• What you should do: Output the entries verbatim, including every line.

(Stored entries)
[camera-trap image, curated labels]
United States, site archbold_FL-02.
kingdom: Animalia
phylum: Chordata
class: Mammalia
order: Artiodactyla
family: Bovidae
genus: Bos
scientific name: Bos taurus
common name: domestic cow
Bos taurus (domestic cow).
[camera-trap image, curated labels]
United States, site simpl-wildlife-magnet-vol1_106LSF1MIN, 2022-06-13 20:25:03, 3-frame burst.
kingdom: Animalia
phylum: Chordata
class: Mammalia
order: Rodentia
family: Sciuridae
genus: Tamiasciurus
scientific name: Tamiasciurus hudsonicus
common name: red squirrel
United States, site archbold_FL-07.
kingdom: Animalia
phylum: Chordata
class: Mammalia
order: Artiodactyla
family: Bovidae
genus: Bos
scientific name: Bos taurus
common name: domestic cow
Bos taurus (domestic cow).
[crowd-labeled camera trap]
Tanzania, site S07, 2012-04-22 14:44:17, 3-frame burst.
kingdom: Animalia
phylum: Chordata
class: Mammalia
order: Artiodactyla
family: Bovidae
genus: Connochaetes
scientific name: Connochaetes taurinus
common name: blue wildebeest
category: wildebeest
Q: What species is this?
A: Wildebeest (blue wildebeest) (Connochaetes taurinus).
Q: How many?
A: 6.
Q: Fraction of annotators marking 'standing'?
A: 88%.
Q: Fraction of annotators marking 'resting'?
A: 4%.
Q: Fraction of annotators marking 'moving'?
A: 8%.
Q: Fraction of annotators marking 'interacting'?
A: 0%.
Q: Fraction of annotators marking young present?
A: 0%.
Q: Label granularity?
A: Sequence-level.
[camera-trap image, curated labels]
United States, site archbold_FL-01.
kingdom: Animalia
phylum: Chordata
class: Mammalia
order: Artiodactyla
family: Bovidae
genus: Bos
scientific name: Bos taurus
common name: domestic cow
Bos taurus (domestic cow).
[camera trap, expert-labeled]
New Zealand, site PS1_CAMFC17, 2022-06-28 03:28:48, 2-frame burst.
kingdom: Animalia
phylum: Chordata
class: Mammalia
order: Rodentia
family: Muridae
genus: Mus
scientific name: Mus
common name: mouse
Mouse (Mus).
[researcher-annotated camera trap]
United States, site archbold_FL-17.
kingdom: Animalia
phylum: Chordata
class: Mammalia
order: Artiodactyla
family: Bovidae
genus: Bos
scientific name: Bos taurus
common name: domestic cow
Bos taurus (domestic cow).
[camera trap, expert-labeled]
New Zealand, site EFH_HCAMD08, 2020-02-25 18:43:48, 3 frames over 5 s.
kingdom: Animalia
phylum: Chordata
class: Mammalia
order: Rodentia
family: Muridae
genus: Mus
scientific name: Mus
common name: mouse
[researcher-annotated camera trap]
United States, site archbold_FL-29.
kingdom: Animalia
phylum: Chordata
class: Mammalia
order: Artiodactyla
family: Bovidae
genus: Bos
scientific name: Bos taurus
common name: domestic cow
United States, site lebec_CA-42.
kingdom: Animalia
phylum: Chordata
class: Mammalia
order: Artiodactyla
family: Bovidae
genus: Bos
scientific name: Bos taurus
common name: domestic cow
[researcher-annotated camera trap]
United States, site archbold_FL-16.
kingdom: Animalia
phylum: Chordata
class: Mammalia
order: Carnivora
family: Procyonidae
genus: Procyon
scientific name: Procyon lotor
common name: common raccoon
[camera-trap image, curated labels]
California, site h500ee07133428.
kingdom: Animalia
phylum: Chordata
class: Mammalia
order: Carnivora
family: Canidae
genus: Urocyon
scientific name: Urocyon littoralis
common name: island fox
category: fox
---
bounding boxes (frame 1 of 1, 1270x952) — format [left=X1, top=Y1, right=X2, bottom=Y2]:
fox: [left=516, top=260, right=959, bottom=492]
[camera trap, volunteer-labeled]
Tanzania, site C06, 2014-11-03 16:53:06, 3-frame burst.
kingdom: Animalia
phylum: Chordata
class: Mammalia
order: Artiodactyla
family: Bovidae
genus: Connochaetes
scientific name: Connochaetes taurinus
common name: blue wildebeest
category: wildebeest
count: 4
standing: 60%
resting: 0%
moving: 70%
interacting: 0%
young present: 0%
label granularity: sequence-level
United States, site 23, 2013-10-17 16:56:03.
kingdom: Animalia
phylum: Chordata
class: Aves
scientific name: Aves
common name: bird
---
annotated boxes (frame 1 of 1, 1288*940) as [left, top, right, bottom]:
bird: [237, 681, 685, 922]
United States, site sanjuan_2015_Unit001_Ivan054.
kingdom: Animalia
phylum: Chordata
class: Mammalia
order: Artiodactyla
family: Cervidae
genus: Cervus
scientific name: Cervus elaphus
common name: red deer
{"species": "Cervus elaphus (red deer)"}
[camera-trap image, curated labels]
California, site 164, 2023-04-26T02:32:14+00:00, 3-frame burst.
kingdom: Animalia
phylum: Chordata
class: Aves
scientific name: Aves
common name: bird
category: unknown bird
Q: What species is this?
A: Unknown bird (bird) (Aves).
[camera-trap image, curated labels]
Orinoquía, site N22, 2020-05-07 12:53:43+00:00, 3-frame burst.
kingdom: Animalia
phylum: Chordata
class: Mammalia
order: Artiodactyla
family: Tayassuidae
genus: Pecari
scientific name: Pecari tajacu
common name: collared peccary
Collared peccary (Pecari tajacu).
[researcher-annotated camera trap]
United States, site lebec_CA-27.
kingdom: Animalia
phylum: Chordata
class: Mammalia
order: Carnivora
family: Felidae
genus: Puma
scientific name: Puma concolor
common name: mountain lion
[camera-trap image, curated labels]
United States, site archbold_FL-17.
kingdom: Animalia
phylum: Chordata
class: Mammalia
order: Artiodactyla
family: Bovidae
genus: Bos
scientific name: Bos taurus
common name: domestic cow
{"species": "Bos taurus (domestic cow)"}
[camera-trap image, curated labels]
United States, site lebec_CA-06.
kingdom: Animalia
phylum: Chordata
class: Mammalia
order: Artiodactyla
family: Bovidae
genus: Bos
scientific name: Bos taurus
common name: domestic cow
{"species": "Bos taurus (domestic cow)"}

• Result:
[camera-trap image, curated labels]
United States, site archbold_FL-02.
kingdom: Animalia
phylum: Chordata
class: Mammalia
order: Artiodactyla
family: Bovidae
genus: Bos
scientific name: Bos taurus
common name: domestic cow
Bos taurus (domestic cow).
[camera-trap image, curated labels]
United States, site simpl-wildlife-magnet-vol1_106LSF1MIN, 2022-06-13 20:25:03, 3-frame burst.
kingdom: Animalia
phylum: Chordata
class: Mammalia
order: Rodentia
family: Sciuridae
genus: Tamiasciurus
scientific name: Tamiasciurus hudsonicus
common name: red squirrel
United States, site archbold_FL-07.
kingdom: Animalia
phylum: Chordata
class: Mammalia
order: Artiodactyla
family: Bovidae
genus: Bos
scientific name: Bos taurus
common name: domestic cow
Bos taurus (domestic cow).
[crowd-labeled camera trap]
Tanzania, site S07, 2012-04-22 14:44:17, 3-frame burst.
kingdom: Animalia
phylum: Chordata
class: Mammalia
order: Artiodactyla
family: Bovidae
genus: Connochaetes
scientific name: Connochaetes taurinus
common name: blue wildebeest
category: wildebeest
Q: What species is this?
A: Wildebeest (blue wildebeest) (Connochaetes taurinus).
Q: How many?
A: 6.
Q: Fraction of annotators marking 'standing'?
A: 88%.
Q: Fraction of annotators marking 'resting'?
A: 4%.
Q: Fraction of annotators marking 'moving'?
A: 8%.
Q: Fraction of annotators marking 'interacting'?
A: 0%.
Q: Fraction of annotators marking young present?
A: 0%.
Q: Label granularity?
A: Sequence-level.
[camera-trap image, curated labels]
United States, site archbold_FL-01.
kingdom: Animalia
phylum: Chordata
class: Mammalia
order: Artiodactyla
family: Bovidae
genus: Bos
scientific name: Bos taurus
common name: domestic cow
Bos taurus (domestic cow).
[camera trap, expert-labeled]
New Zealand, site PS1_CAMFC17, 2022-06-28 03:28:48, 2-frame burst.
kingdom: Animalia
phylum: Chordata
class: Mammalia
order: Rodentia
family: Muridae
genus: Mus
scientific name: Mus
common name: mouse
Mouse (Mus).
[researcher-annotated camera trap]
United States, site archbold_FL-17.
kingdom: Animalia
phylum: Chordata
class: Mammalia
order: Artiodactyla
family: Bovidae
genus: Bos
scientific name: Bos taurus
common name: domestic cow
Bos taurus (domestic cow).
[camera trap, expert-labeled]
New Zealand, site EFH_HCAMD08, 2020-02-25 18:43:48, 3 frames over 5 s.
kingdom: Animalia
phylum: Chordata
class: Mammalia
order: Rodentia
family: Muridae
genus: Mus
scientific name: Mus
common name: mouse
[researcher-annotated camera trap]
United States, site archbold_FL-29.
kingdom: Animalia
phylum: Chordata
class: Mammalia
order: Artiodactyla
family: Bovidae
genus: Bos
scientific name: Bos taurus
common name: domestic cow
United States, site lebec_CA-42.
kingdom: Animalia
phylum: Chordata
class: Mammalia
order: Artiodactyla
family: Bovidae
genus: Bos
scientific name: Bos taurus
common name: domestic cow
[researcher-annotated camera trap]
United States, site archbold_FL-16.
kingdom: Animalia
phylum: Chordata
class: Mammalia
order: Carnivora
family: Procyonidae
genus: Procyon
scientific name: Procyon lotor
common name: common raccoon
[camera-trap image, curated labels]
California, site h500ee07133428.
kingdom: Animalia
phylum: Chordata
class: Mammalia
order: Carnivora
family: Canidae
genus: Urocyon
scientific name: Urocyon littoralis
common name: island fox
category: fox
---
bounding boxes (frame 1 of 1, 1270x952) — format [left=X1, top=Y1, right=X2, bottom=Y2]:
fox: [left=516, top=260, right=959, bottom=492]
[camera trap, volunteer-labeled]
Tanzania, site C06, 2014-11-03 16:53:06, 3-frame burst.
kingdom: Animalia
phylum: Chordata
class: Mammalia
order: Artiodactyla
family: Bovidae
genus: Connochaetes
scientific name: Connochaetes taurinus
common name: blue wildebeest
category: wildebeest
count: 4
standing: 60%
resting: 0%
moving: 70%
interacting: 0%
young present: 0%
label granularity: sequence-level
United States, site 23, 2013-10-17 16:56:03.
kingdom: Animalia
phylum: Chordata
class: Aves
scientific name: Aves
common name: bird
---
annotated boxes (frame 1 of 1, 1288*940) as [left, top, right, bottom]:
bird: [237, 681, 685, 922]
United States, site sanjuan_2015_Unit001_Ivan054.
kingdom: Animalia
phylum: Chordata
class: Mammalia
order: Artiodactyla
family: Cervidae
genus: Cervus
scientific name: Cervus elaphus
common name: red deer
{"species": "Cervus elaphus (red deer)"}
[camera-trap image, curated labels]
California, site 164, 2023-04-26T02:32:14+00:00, 3-frame burst.
kingdom: Animalia
phylum: Chordata
class: Aves
scientific name: Aves
common name: bird
category: unknown bird
Q: What species is this?
A: Unknown bird (bird) (Aves).
[camera-trap image, curated labels]
Orinoquía, site N22, 2020-05-07 12:53:43+00:00, 3-frame burst.
kingdom: Animalia
phylum: Chordata
class: Mammalia
order: Artiodactyla
family: Tayassuidae
genus: Pecari
scientific name: Pecari tajacu
common name: collared peccary
Collared peccary (Pecari tajacu).
[researcher-annotated camera trap]
United States, site lebec_CA-27.
kingdom: Animalia
phylum: Chordata
class: Mammalia
order: Carnivora
family: Felidae
genus: Puma
scientific name: Puma concolor
common name: mountain lion
[camera-trap image, curated labels]
United States, site archbold_FL-17.
kingdom: Animalia
phylum: Chordata
class: Mammalia
order: Artiodactyla
family: Bovidae
genus: Bos
scientific name: Bos taurus
common name: domestic cow
{"species": "Bos taurus (domestic cow)"}
[camera-trap image, curated labels]
United States, site lebec_CA-06.
kingdom: Animalia
phylum: Chordata
class: Mammalia
order: Artiodactyla
family: Bovidae
genus: Bos
scientific name: Bos taurus
common name: domestic cow
{"species": "Bos taurus (domestic cow)"}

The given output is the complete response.